Но для того, чтобы ни в коем случае не входить в квартиру, им не было нужды видеть людей, притаившихся за дверью и в ванной. Им было бы достаточно увидеть одного Игнатия Николаевича. Да, вполне достаточно! Если бы только они увидели его — как он молча, быстро входит в комнату, зажигает электрический свет, взвешивает на руке пепельницу, опускает ее в карман пиджака, как улыбается чему-то. Как, быстро перекрестившись, он торопливо выходит в коридор, нарочито стуча башмаками…
Да, если бы звонившие увидели это, они бы очень хорошо подумали, прежде чем входить в эту квартиру. Но они ведь не видели, с каким выражением лица Игнатий Николаевич отбрасывает засов и поворачивает ключ. И у них, у пришедших за ним, был уже опыт. Они много раз приходили по ночам, и люди всегда покорно открывали им. Не всегда сразу — иные глупо бы тянули время, словно могли что-то изменить. Но в конечном счете открывали — все. Люди могли умолять, уверять, что случилась ошибка, путать знакомствами в НКВД… Но в конечном счете все они позволяли произвести «обыск» и украсть их золото, оружие и драгоценности. А потом все они уходили с пришедшими или с такими же, как они.
Как ни парадоксально, пришедших подводил опыт — многолетний палаческий опыт.
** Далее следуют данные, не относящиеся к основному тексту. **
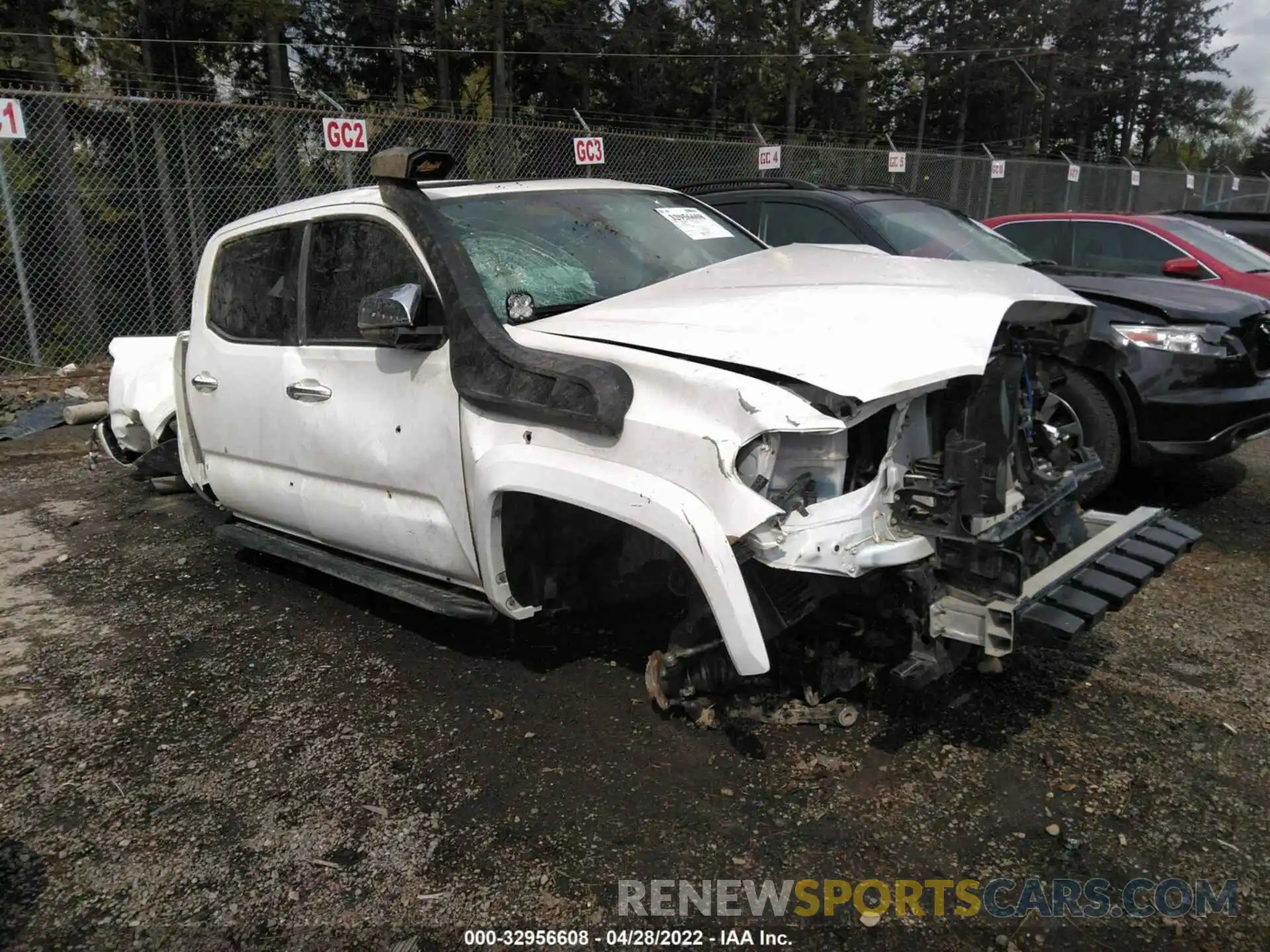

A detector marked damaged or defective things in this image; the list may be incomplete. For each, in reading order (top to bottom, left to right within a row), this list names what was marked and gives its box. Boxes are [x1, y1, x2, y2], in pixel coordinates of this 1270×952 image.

cracked windshield [434, 189, 762, 320]
severely damaged truck [102, 149, 1201, 725]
Все ведь было, как всегда — хозяин спал, его разбудили, и он зачем-то сначала оделся. То ли тоже тянул время, то ли просто привык: уж если открывать дверь — то одетым. У них, у «антиллихентов», такие уж вот привычки… Вот он стоит, забыв зажечь свет в коридоре, на фоне света в комнате, и руки его трясутся. У них у всех трясутся, и не зря. Да и что он может сделать? Старик из бывших, недобиток. А их двое — крепкие, ладные хозяева страны рабочих и крестьян, выполняющие свою работу. Да еще дворник.
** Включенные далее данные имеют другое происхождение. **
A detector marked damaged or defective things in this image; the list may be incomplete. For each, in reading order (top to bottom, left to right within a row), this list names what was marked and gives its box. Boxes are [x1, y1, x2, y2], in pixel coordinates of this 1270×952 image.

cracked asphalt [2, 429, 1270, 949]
— Курбатов? Игнатий Николаевич? — громко спрашивал вошедший, демонстрировал арестуемому документ, и что ж с того, что обезумевший старик сипел что-то, не в силах вымолвить слово, пятился к свету — не соображал, видно, что зажечь-то нужно в коридоре…
Может, старший и успел бы что-то понять… или хотя бы почувствовать. Но не тот был человек Игнатий Николаевич, чтобы давать ему время. На пороге комнаты, на грани полусвета с ослепительным сияньем ста свечей, он внезапно повернулся и ударил вошедшего пепельницей в левый висок. В молодости, под Ляояном, Игнатий Николаевич прикладом отбился от трех наседавших японцев, а ящик с геологическими образцами в три пуда и теперь он поднимал один. Для красного мир вспыхнул, словно тысяча солнц, огненными пластами начал распадаться на куски.
И он еще летел к стене, оставляя Игнатия Николаевича лицом к лицу со вторым вошедшим и с дворником, а Игнатий Николаевич уже тихо, ласково звал:
— Коля! Вова!
Второй уже начал удивляться, уже начал что-то соображать… но рот ему уже зажали и что-то острое начало явственно входить в живот. Пока не было даже больно, но острое явно ощущалось.